I offer this as my first experiment in the ballad style, clearly inspired by “Three Ravens” and its derivative, “Twa Corbies”:

Two Ravens
(a ballad after Child, after Snowed Inn, 15 February A.S. XXXVII)

Two ravens flew beside the inland sea:
The scarlet shines beside the white.
Two ravens flew beside the inland sea:
The scarlet is our life-blood dear.
Two ravens flew beside the inland sea:
What fate awaits for such a pair as we?
The scarlet shines beside the white,
So bright it shines.

The pair did spy a sorely wounded beast:
The scarlet shines beside the white.
The pair did spy a sorely wounded beast:
The scarlet is our life-blood dear.
The pair did spy a sorely wounded beast:
How came it thence to found the ravens’ feast?
The scarlet shines beside the white,
So bright it shines.

No wolf did hunt, no ram its horns did wield, / No hare did kick, no boar its tusks revealed.

The beast had left its dark and dismal lair / To steal cubs from the mighty Northern bear.

The beast was found out in its wicked plot: / The cubs were safe, the beast its lesson taught.

Two ravens feasted by the inland sea:
The scarlet shines beside the white.
Two ravens feasted by the inland sea:
The scarlet is our life-blood dear.
Two ravens feasted by the inland sea:
The bear’s spoils make rich such a pair as we.
The scarlet shines beside the white,
So bright it shines.

Yes, there is a metaphoric and symbolic quality to this: the symbol of the House Galbraith is the raven and when I wrote this Corwyn and Domhnail Galbraith had just stepped up as Baron and Baroness of Septentria (which Barony’s heraldry is a white bear on a scarlet field). Yes, all the other animal references are to heraldic or other totem beasts of other components of Ealdormere. But consider the narrative line for a second, simply on its own merits.

There’s a dead beast.
Those various other animals didn’t kill it.
The bear killed it.
The beast tried to steal bear cubs.
The beast failed.

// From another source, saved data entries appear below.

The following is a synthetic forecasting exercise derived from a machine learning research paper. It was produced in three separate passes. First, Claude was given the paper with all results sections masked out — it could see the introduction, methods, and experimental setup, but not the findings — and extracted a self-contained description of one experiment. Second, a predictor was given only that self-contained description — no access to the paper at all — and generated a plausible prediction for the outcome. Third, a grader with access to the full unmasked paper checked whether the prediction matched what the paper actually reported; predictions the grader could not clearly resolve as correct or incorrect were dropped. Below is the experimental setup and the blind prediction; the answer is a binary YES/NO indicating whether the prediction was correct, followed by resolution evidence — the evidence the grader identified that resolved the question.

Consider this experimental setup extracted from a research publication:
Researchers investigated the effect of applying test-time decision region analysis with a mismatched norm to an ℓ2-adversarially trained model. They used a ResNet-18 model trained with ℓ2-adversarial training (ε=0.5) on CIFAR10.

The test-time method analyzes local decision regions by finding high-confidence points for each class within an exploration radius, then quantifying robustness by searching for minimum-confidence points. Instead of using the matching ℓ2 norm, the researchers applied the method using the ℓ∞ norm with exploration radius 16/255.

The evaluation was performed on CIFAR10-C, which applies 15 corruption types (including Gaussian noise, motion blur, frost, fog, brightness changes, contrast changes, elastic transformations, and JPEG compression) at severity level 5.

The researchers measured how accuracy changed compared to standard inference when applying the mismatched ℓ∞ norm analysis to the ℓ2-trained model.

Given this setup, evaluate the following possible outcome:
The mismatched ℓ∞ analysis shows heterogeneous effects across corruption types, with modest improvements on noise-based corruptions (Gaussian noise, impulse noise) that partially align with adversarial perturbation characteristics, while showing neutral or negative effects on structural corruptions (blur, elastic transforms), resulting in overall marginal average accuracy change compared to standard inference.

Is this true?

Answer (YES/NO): NO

It’s now raven food.

What exactly was the offending beast? I don’t know. I really had no clear picture when I wrote the lyrics. In fact I resisted, consciously and carefully, the temptation to write in some detail there. What about the cubs? Not much is articulated. What was the plan, where were the cubs before the beast tried to steal them? I have no idea. These details, and any others you come up with, are the holes your imagination can fill, or not, as you deem necessary.

What about the chorus lines? What is the scarlet and white? Septentrian heraldry? Meat and bone? Blood on snow? Something else? Again, if you care, the answers are in your imagination. And if you don’t care, these lines are a notch up the complexity scale on “Downe a downe, hay downe, hay downe”, but that’s about it.

Writing this simply, this starkly, is a departure for me. I am very pleased with my first real attempt at balladry of the Child style. Maybe I’ll write some other ballads, when I‘m in the mood to leave that many big holes in my work and can resist the temptation to write additional verses to paint the whole picture.